(Excerpts from a spatial reasoning dataset)
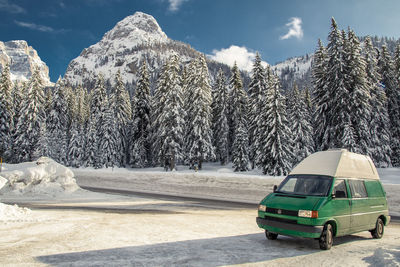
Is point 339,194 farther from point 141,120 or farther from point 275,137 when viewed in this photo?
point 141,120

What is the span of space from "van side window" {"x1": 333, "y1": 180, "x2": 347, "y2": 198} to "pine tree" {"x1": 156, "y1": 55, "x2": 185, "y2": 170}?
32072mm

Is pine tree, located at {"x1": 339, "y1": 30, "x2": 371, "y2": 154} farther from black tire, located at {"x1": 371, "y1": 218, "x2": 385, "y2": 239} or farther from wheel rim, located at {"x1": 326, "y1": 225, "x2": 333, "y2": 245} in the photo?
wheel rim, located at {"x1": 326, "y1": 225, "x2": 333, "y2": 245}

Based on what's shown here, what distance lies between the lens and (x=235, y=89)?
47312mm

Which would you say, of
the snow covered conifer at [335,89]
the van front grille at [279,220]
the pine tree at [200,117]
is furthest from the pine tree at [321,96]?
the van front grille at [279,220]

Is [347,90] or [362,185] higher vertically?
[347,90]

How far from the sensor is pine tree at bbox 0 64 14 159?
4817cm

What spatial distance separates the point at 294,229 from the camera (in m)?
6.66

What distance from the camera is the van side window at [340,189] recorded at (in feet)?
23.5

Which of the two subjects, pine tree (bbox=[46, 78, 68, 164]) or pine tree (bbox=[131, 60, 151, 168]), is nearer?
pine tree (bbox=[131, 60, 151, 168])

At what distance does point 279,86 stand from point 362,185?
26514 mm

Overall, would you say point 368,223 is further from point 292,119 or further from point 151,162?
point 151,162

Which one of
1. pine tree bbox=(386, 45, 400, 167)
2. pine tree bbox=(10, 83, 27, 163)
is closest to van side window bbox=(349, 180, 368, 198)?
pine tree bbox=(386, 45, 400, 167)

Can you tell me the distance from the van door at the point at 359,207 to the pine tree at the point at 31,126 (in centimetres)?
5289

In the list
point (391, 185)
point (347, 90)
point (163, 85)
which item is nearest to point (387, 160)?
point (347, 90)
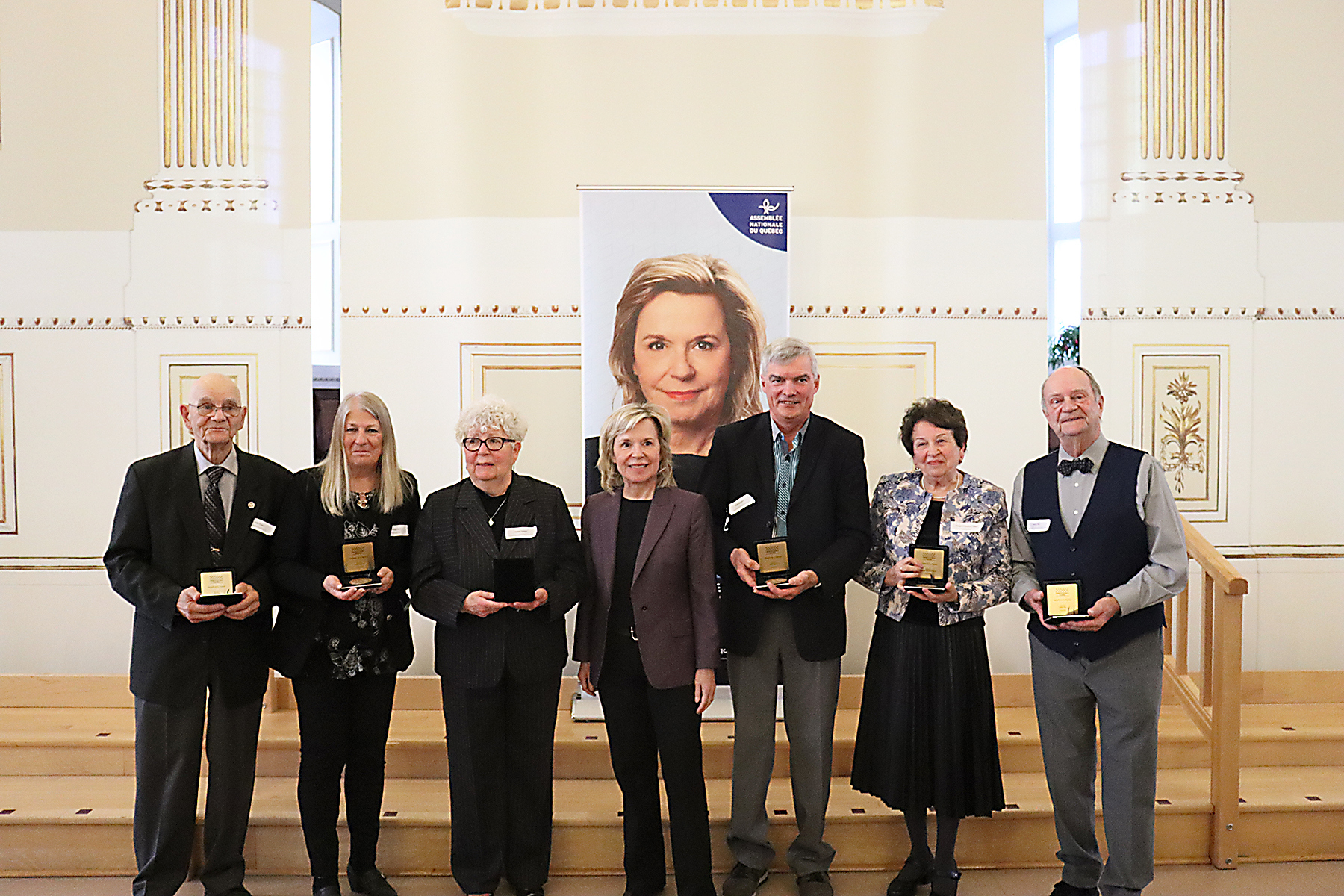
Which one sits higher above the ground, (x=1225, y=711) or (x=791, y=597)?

» **What needs to be done**
Reproduce every item above word for word, leaving out the pictures.

» **Answer for the task**
Is point 339,194 farther from point 141,120 or farther from point 275,137 when viewed in this photo?
point 141,120

What is the span of space from "van side window" {"x1": 333, "y1": 180, "x2": 347, "y2": 198} to "pine tree" {"x1": 156, "y1": 55, "x2": 185, "y2": 170}?
32072mm

Is pine tree, located at {"x1": 339, "y1": 30, "x2": 371, "y2": 154} farther from black tire, located at {"x1": 371, "y1": 218, "x2": 385, "y2": 239} or farther from wheel rim, located at {"x1": 326, "y1": 225, "x2": 333, "y2": 245} in the photo?
wheel rim, located at {"x1": 326, "y1": 225, "x2": 333, "y2": 245}

Based on what's shown here, what distance lies between the lens and (x=235, y=89)?
47312mm

Which would you say, of
the snow covered conifer at [335,89]
the van front grille at [279,220]
the pine tree at [200,117]
is furthest from the pine tree at [321,96]?
the van front grille at [279,220]

Is [347,90] or [362,185] higher vertically?
[347,90]

How far from the sensor is pine tree at bbox 0 64 14 159?
4817cm

What spatial distance separates the point at 294,229 from the camera (in m)?
6.66

What distance from the camera is the van side window at [340,189] recorded at (in feet)?
23.5

Which of the two subjects, pine tree (bbox=[46, 78, 68, 164]) or pine tree (bbox=[131, 60, 151, 168]), is nearer?
pine tree (bbox=[131, 60, 151, 168])

At what distance does point 279,86 stand from point 362,185?
26514 mm

Overall, would you say point 368,223 is further from point 292,119 or further from point 151,162?
point 151,162

Which one of
1. pine tree bbox=(386, 45, 400, 167)
2. pine tree bbox=(10, 83, 27, 163)
is closest to van side window bbox=(349, 180, 368, 198)?
pine tree bbox=(386, 45, 400, 167)

Can you tell me the distance from the van door at the point at 359,207 to the pine tree at the point at 31,126 (in centimetres)?
5289

In the list
point (391, 185)
point (347, 90)
point (163, 85)
which item is nearest to point (387, 160)?
point (347, 90)
Which one sits higher above the ground, (x=1225, y=711) or (x=791, y=597)?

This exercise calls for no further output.